The Parish Church of St John-at-Hampstead

12th November 2017 Holy Communion Remebrance Sunday Jeremy Fletcher

Remembrance Sunday 2017

The Bible is not shy of considering the affairs of nations and the ways of God. Those who exercise authority and command great forces are subject to laser sharp scrutiny. How they act, who they trust, the alliances they make, the enemies they create, the manner in which they fight, how they react in victory or defeat: all are considered, evaluated, judged. What might seem like a logical political decision to make an alliance with a friendly nation, for example, looks very different when held up to the light of God, just as history teaches us uncomfortable lessons even centuries after the events themselves

We live in turbulent times on the world stage. What will the histories in a century’s time say about 2017? What will the current processes of our democracy look like in the light of God, under the judgment of the Almighty? At least such democracy was that for which our nations fought in the Great Wars remembered today, but that does not excuse some of what happens. And if we widen our gaze just a little, people are dying every day and not too far away in conflicts in which we play a part. The Bible is not shy of considering this.

And the Bible is not shy of entering into the depths of the individual experience of conflict, especially its effect and its aftermath. Take the searing cry of the commander of the armies of Israel at the death of the commander of his enemies in a bloody civil war. Why a searing cry, not a shout of triumph? Because the King is David and the enemy commander is his son, Absalom. “Oh my son Absalom, my son, my son, Absalom.” Some war memorials have combatants from both sides on them: some enemies have previously been friends; some fighters are blood relatives. Few who have been there glory at the time in victory. Death transcends war, and grief is common to us all. The searing cry of pain is at the heart of God. 
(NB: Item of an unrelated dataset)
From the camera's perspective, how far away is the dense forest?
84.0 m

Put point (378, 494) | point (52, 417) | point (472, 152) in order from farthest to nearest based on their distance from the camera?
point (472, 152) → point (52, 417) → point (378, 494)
The matters we consider today are both on the great stage of world events and in the profound experience of the individual. It is one hundred years since Passchedaele, and its thousands of dead are memorialised on memorials such as ours. It was war on an industrial scale. Its commanders presided over great armies. And it contained lots of people like you and me, very young, very frightened, very determined, very ordinary. Take this extract from a letter by Private Leonard Hart to his parents in New Zealand on 19 October 1917. He is at Passchendaele

“[This was] the most appalling slaughter I have ever seen. My Company went into action 180 strong and we came out thirty-two strong.”

“You can have no idea of the utter desolation caused by modern shell fire. The ground we were traversing had all been deluged with our shells before being taken from the Germans, and for those five miles leading to our front line trench there was nothing but utter desolation, not a blade of grass, or tree, here and there a heap of bricks marking where a village or farmhouse had once stood, numerous ‘tanks’ stuck in the mud, and for the rest, just one shell hole touching another.”

“All my Company officers were killed outright one of them the son of the Reverend Ryburn of Invercargill, was shot dead beside me.”

“Some ‘terrible blunder’ has been made. Someone is responsible for that barbed wire not having been broken up by our artillery. Someone is responsible for the opening of our barrage in the midst of us instead of 150 yards ahead of us. Someone else is responsible for those machine gun emplacements being left practically intact, but the papers will all report another glorious success, and no one except those who actually took part in it will know any different.”

The Bible’s scrutiny of humanity is unceasing. Some will take decisions whose repercussions shatter nations. We have to pray for those who could press a button and bring down Armageddon. That’s a Bible word. Megiddo was a battleground, a contested piece of land in Israel where trade routes crossed. You fought over it very hard, and it became the symbol of the cataclysmic conflict to end everything. Those who can rain down Armageddon now need our trust, and our scrutiny, and need to consider their actions in the light of history and the light of God. 

Those who fought, whom we remember today, did so for great world reasons: because of justice and righteousness and freedom. And they did so for domestic and intimate and human reasons: because they had to, because of duty, because they had friends and you did things together. Friendship, honour, a sense of right, a cry for justice and fairness. Worth fighting for now. 

They fought for peace, and we should do so too. That means we should hold our leaders, our nations, ourselves, up to such scrutiny that we exhaust every avenue before armed conflict is the only option. That’s what peace makers do.

The light of history teaches us that. And the light of God requires us to do that. 

May the fallen rest in peace. And may the living honour such sacrifice with lives worthy of their very best, through Jesus Christ our Lord. Amen.